## [Document text]
In the run-up to the Guildhall School’s first chamber music festival, cello professor Ursula Smith reflects on the mutual benefits of its unique approach


Ursula Smith

Ten days to go before the start of our inaugural chamber music festival at the Guildhall School of Music & Drama. It has already been heartening to see how many seasoned professionals from our staff are willing to give their time and energy so freely in collaborations with students.

Most groups in the student/staff combinations have now begun the rehearsal process. We have tried to make a compromise between the real world, where at many festivals you have a very brief rehearsal period before concerts and the more cloistered atmosphere of a music conservatory, where student groups often spend a whole semester preparing a single work.

For me it is refreshing to see students’ instinctive reactions to pieces that they are often encountering for the very first time. My reactions to certain repertoire have different concert and professional encounters almost embedded into the score, so it is wonderful to have this injection of freshness and new energy from my younger colleagues.

## [Instructions for the task]
In the piece on the Guildhall School's chamber music festival, how many days remain before the festival begins?

## [Supplied information]

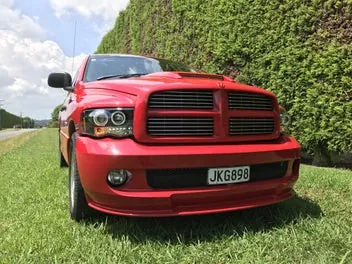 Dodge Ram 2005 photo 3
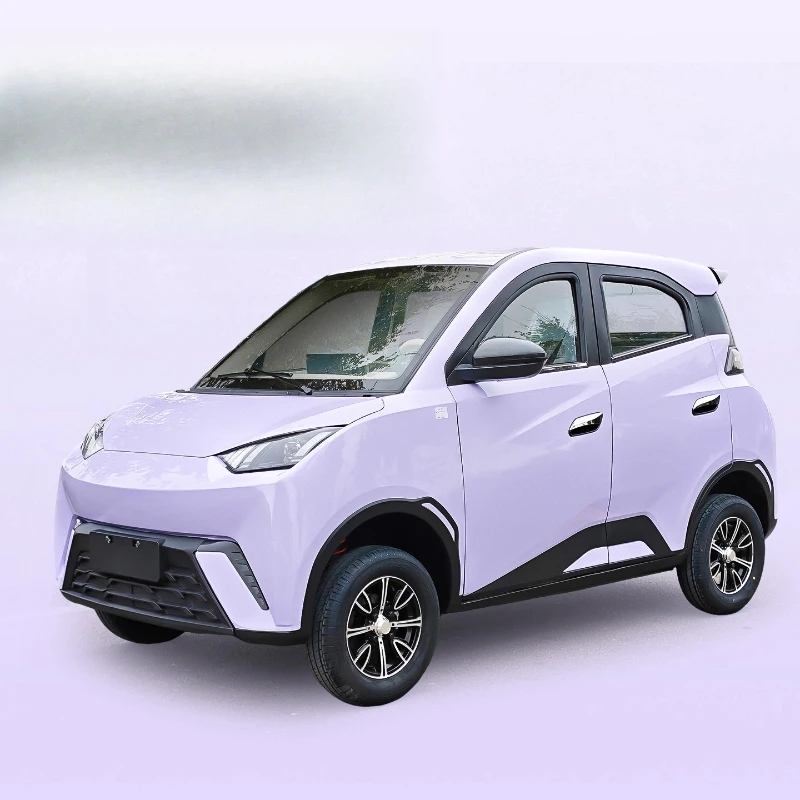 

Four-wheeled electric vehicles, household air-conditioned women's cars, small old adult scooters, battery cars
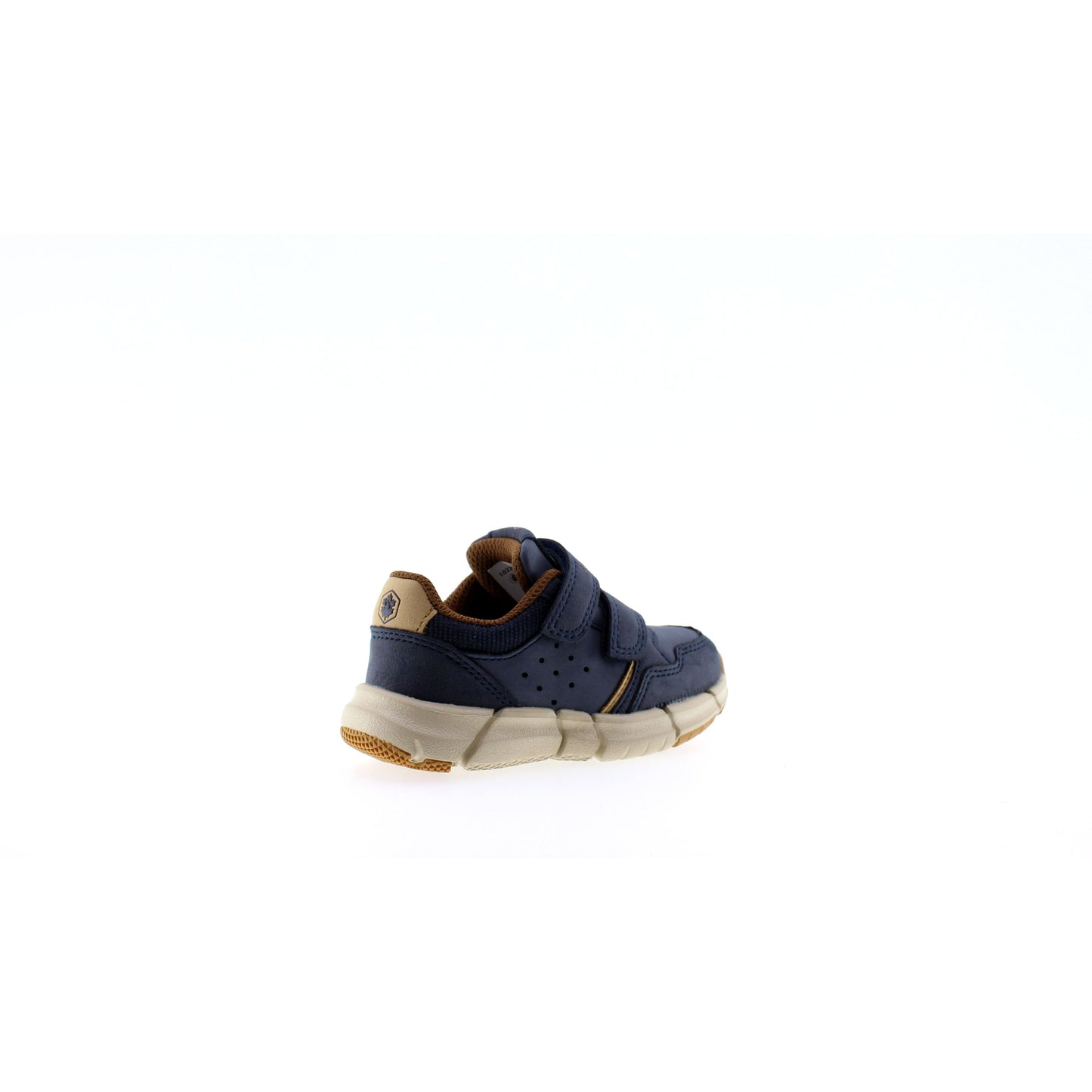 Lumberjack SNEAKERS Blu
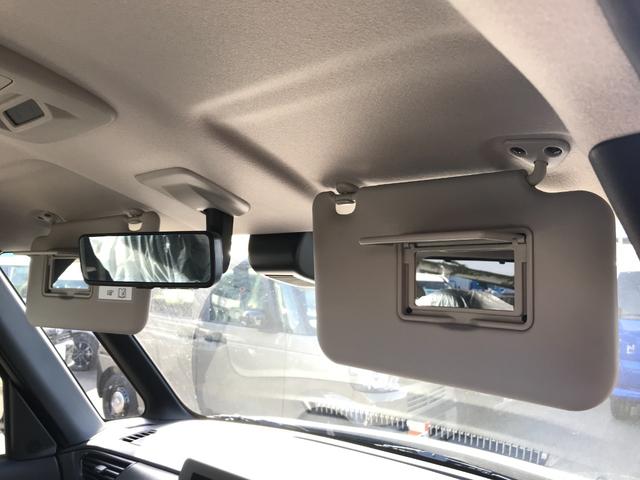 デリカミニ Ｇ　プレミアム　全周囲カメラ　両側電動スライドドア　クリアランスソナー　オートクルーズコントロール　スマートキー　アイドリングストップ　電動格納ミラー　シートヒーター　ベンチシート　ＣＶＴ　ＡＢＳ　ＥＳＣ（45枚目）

## [Answer section]
Ten days.